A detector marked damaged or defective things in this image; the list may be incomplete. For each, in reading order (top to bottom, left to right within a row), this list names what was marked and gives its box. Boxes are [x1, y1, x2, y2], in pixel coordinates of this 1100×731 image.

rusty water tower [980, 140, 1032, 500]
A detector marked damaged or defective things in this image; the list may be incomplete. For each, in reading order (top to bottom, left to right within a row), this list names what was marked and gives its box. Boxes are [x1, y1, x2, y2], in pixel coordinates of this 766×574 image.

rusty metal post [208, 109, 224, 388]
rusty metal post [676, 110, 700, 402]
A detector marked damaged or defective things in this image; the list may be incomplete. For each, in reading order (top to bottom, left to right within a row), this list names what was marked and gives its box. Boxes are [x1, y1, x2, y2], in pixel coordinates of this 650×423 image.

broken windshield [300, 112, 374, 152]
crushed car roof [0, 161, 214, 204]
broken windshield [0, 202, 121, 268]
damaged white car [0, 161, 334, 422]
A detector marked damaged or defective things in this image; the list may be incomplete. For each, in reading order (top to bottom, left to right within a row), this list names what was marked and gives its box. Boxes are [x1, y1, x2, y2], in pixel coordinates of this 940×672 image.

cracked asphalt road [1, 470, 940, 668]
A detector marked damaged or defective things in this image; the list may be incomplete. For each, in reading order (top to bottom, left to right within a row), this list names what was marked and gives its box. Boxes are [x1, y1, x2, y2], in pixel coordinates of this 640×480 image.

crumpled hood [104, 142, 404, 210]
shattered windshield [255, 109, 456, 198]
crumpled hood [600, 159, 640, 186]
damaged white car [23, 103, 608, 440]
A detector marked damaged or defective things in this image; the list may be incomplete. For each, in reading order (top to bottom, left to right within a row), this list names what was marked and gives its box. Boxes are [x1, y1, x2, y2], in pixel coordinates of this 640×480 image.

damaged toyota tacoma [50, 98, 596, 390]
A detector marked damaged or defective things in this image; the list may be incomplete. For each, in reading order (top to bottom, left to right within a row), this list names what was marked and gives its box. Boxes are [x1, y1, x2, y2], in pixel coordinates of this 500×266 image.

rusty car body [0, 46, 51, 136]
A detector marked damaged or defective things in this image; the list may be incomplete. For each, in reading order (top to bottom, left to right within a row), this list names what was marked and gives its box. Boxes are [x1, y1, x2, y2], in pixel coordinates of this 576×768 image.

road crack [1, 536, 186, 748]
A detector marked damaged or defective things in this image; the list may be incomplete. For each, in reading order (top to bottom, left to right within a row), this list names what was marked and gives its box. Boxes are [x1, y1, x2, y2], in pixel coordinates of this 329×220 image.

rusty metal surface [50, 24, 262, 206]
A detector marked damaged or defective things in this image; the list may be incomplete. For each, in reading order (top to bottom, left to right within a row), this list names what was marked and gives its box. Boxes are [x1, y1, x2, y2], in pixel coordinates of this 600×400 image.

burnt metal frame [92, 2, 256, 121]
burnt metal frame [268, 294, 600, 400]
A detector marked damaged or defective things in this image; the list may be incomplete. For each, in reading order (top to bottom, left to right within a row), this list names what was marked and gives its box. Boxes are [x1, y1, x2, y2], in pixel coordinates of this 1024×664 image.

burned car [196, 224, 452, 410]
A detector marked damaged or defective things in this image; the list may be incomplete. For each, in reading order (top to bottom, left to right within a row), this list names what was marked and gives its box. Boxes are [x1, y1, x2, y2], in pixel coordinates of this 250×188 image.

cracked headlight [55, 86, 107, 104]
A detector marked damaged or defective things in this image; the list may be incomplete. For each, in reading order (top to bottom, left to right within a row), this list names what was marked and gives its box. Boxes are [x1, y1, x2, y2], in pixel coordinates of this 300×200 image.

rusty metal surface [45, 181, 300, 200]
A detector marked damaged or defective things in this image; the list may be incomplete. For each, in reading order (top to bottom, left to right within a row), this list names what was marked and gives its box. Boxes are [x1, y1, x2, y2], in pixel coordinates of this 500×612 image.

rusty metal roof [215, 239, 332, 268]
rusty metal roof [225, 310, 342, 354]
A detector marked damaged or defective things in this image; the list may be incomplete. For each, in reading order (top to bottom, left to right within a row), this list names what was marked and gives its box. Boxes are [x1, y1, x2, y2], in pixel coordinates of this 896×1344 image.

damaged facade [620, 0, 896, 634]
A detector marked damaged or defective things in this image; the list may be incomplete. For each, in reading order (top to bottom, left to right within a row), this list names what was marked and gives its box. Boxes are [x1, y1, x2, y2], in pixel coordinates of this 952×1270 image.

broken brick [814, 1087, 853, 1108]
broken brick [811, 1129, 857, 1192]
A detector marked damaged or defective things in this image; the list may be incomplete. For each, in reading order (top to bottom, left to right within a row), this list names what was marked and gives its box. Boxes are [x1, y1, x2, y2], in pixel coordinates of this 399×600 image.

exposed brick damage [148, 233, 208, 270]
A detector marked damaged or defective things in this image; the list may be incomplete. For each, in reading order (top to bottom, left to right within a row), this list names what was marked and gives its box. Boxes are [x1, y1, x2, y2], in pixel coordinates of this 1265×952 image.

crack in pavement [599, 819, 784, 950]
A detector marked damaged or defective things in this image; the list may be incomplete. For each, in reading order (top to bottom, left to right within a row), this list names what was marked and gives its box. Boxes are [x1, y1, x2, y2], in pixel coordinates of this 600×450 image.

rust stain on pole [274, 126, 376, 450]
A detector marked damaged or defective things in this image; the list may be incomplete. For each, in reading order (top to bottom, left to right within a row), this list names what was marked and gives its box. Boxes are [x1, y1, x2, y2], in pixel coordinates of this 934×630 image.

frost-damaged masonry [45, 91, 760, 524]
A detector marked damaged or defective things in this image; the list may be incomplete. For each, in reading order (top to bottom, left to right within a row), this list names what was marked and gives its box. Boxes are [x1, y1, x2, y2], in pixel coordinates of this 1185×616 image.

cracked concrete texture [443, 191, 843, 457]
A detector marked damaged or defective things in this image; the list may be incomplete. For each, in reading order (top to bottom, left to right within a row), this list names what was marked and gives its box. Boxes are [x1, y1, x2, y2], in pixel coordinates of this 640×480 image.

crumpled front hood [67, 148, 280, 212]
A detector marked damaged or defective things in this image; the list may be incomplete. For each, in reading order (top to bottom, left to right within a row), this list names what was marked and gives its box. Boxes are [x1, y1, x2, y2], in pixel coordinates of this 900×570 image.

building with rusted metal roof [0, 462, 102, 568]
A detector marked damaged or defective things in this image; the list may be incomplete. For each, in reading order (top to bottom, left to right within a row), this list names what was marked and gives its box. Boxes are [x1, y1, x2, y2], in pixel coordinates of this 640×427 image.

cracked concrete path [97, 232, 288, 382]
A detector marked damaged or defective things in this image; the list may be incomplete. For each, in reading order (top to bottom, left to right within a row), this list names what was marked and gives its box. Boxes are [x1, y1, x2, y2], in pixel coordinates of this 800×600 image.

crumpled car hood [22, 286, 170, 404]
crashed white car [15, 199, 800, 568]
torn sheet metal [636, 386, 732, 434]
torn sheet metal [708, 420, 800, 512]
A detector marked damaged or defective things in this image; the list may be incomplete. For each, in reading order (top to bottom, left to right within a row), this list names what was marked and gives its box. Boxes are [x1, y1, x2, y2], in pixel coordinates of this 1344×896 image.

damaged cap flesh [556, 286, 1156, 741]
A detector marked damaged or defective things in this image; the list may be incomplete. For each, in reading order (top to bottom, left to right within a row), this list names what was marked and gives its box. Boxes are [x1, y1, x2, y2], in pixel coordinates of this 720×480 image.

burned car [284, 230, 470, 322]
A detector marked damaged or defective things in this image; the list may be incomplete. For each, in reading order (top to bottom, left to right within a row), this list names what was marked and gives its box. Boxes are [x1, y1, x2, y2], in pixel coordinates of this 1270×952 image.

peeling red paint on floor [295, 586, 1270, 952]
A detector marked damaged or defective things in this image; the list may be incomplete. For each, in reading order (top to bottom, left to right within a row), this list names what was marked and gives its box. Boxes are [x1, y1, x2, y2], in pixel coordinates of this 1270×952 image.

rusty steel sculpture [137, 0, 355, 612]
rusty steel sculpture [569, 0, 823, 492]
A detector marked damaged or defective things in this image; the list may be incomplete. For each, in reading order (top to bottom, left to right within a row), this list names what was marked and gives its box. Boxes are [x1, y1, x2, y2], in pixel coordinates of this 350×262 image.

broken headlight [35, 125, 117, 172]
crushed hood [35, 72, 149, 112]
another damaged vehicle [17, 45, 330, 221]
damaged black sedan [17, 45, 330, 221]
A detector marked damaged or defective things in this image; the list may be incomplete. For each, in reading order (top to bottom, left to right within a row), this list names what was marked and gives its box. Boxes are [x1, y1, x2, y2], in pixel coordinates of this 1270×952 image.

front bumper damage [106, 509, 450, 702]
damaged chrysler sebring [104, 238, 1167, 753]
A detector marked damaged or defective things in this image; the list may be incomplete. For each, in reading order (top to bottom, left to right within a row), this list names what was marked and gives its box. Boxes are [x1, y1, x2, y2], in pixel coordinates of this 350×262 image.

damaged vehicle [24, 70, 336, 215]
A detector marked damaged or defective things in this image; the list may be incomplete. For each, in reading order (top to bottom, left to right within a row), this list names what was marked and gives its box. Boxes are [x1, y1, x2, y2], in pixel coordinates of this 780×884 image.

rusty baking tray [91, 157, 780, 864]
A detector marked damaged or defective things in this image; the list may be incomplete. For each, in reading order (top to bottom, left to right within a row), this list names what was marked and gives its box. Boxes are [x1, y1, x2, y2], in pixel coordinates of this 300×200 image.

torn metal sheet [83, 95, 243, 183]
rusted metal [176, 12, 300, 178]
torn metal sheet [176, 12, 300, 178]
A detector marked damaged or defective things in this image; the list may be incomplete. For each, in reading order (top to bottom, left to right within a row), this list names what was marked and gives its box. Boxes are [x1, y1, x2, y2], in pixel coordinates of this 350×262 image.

• [The problem]:
A reply should hold exactly the lines from the one containing "this 780×884 image." through the end of the data above, nothing more.

• [Result]:
A detector marked damaged or defective things in this image; the list may be incomplete. For each, in reading order (top to bottom, left to right within a row), this list names what was marked and gives its box. Boxes are [x1, y1, x2, y2], in pixel coordinates of this 780×884 image.

rusty baking tray [91, 157, 780, 864]
A detector marked damaged or defective things in this image; the list may be incomplete. For each, in reading order (top to bottom, left to right within a row), this list names what was marked and gives its box. Boxes are [x1, y1, x2, y2], in pixel coordinates of this 300×200 image.

torn metal sheet [83, 95, 243, 183]
rusted metal [176, 12, 300, 178]
torn metal sheet [176, 12, 300, 178]
A detector marked damaged or defective things in this image; the list may be incomplete. For each, in reading order (top to bottom, left to right within a row), this list names what was marked and gives its box. Boxes are [x1, y1, x2, y2], in pixel coordinates of this 350×262 image.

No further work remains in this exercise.